In order to run the code, you need to:


FILES FOR EVERY ARCHITECTURES

read_tadpole.py : functions to preprocess the tadpole dataset and matrices stored in .csv files

preprocessing_dataset.py : functions for normalization, splitting of data, initialization of data...

wilcoxon_tesT.py : Wilcoxon score between two arrays


PREPROCESSING

In FOLDER preprocessing

COMPUTATION OF THE ADJACENCY MATRIX adjacency_construction.py : program to built the four adjacency matrices used in my work. files required to run the program:

  • gender column : 'gender.csv'
  • age column : 'age.csv' programs required to run the program:
  • read_tadpole.py creation of 'affinity_mat_parisot_v1.csv', 'affinity_mat_1.csv' (age), 'affinity_mat_2.csv' (sex), 'affinity_mat_3.csv' (age & sex)
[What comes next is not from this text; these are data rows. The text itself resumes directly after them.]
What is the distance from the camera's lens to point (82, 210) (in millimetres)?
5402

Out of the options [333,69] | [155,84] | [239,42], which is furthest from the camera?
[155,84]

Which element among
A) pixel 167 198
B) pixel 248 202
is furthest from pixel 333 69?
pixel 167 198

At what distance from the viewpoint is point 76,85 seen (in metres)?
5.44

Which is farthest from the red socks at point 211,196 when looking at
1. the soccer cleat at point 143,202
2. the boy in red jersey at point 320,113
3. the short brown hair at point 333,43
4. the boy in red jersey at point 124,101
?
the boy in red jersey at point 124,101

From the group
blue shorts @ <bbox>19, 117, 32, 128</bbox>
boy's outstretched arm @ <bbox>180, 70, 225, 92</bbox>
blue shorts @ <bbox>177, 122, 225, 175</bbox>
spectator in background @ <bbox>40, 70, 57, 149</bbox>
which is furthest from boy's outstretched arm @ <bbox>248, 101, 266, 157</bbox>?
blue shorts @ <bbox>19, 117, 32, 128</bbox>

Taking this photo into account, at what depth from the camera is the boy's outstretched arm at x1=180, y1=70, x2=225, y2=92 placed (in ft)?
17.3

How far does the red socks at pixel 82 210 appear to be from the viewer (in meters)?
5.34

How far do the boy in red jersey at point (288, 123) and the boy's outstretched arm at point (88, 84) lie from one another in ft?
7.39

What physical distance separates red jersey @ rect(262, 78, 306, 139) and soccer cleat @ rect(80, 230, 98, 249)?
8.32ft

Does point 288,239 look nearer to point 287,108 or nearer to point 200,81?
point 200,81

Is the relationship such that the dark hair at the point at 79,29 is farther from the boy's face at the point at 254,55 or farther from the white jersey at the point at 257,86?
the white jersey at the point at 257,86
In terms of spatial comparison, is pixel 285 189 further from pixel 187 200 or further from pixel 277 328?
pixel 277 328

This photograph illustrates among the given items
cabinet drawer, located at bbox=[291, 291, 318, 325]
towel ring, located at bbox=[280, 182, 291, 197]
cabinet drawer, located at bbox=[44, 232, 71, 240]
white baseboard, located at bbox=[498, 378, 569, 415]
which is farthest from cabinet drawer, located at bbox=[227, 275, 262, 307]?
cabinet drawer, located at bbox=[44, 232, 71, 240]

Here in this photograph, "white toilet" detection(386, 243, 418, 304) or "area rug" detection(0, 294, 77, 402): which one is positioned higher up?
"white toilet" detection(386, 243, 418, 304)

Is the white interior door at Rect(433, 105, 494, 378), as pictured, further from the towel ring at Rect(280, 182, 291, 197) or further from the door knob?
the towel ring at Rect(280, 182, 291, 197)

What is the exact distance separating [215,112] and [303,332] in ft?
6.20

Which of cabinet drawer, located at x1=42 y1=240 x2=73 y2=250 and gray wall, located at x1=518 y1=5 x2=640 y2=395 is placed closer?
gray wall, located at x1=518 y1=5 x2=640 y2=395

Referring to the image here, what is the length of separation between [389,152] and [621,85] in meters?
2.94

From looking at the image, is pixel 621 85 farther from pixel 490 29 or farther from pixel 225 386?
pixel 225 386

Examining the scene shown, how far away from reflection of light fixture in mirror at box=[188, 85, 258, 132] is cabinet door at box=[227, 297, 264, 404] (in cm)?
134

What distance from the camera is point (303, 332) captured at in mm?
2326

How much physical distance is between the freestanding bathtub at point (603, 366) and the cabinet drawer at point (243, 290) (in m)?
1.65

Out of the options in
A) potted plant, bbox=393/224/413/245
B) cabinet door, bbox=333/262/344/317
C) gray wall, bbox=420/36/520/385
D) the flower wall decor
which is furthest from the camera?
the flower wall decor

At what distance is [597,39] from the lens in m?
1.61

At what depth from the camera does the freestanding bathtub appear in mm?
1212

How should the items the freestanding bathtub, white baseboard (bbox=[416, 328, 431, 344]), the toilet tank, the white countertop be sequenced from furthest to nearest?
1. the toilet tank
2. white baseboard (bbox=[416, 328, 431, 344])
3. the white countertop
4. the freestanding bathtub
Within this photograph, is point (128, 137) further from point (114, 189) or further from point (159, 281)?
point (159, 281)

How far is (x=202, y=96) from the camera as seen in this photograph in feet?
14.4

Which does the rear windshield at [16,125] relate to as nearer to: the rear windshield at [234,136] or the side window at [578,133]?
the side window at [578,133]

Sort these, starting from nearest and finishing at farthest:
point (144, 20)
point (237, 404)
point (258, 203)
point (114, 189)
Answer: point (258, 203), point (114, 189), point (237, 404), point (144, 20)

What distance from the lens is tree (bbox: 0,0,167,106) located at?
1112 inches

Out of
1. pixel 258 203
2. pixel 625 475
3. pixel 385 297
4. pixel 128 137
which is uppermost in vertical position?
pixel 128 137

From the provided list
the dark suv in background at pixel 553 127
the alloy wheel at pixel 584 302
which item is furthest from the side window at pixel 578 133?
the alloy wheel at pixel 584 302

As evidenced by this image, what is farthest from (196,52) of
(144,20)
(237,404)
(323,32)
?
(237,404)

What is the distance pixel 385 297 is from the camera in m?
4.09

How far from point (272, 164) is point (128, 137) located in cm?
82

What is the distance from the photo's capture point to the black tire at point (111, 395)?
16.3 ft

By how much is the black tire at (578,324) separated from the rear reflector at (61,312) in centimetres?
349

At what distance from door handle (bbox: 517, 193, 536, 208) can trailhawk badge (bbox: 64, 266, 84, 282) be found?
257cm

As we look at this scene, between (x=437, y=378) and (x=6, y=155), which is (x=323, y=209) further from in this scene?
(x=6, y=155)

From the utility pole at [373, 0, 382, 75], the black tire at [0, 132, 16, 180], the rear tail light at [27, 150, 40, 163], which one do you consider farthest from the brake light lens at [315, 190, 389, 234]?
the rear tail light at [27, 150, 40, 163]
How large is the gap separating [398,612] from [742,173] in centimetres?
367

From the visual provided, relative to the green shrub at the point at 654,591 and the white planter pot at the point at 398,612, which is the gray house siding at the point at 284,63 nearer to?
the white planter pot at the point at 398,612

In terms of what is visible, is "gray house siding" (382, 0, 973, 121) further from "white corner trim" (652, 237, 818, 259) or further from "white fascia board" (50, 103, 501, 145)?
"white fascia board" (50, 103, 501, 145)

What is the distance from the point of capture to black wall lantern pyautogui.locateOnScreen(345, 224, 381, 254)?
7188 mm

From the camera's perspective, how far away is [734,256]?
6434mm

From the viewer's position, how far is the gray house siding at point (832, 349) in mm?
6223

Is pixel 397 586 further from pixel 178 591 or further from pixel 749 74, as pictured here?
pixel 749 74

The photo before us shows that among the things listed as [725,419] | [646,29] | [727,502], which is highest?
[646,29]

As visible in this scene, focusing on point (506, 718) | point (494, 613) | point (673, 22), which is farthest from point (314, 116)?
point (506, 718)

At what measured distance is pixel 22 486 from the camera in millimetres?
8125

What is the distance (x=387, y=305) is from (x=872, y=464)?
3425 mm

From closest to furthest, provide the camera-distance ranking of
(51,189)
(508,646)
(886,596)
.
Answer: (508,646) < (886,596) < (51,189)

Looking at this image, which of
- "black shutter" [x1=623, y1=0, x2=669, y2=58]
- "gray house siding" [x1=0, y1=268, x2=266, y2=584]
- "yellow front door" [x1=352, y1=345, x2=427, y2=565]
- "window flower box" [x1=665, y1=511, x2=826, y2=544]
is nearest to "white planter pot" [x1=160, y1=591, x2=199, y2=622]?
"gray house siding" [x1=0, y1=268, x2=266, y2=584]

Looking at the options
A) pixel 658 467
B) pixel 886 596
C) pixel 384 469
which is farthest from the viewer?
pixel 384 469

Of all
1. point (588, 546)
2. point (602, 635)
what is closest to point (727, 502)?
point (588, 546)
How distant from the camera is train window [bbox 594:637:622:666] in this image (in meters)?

FEATURE DEPENDENCY feature_dep.py: Can plot feature dependency with age and sex and also run a GLM through the data to compute the p-values for a linear model to automatically know the feature dependency with age, sex and age & sex files required to run the program:

  • matrix M : 'bl_data_MCI_v1.csv'
  • gender column : 'gender.csv'
  • age column : 'age.csv'
  • header column (with the names of the columns of M) : 'header.csv' programs required to run the program:
  • read_tadpole.py
  • preprocessing_dataset.py creation of 'stat_results_v1.csv' and 'stat_results_v1_notext.csv' (no headers, only the p-values)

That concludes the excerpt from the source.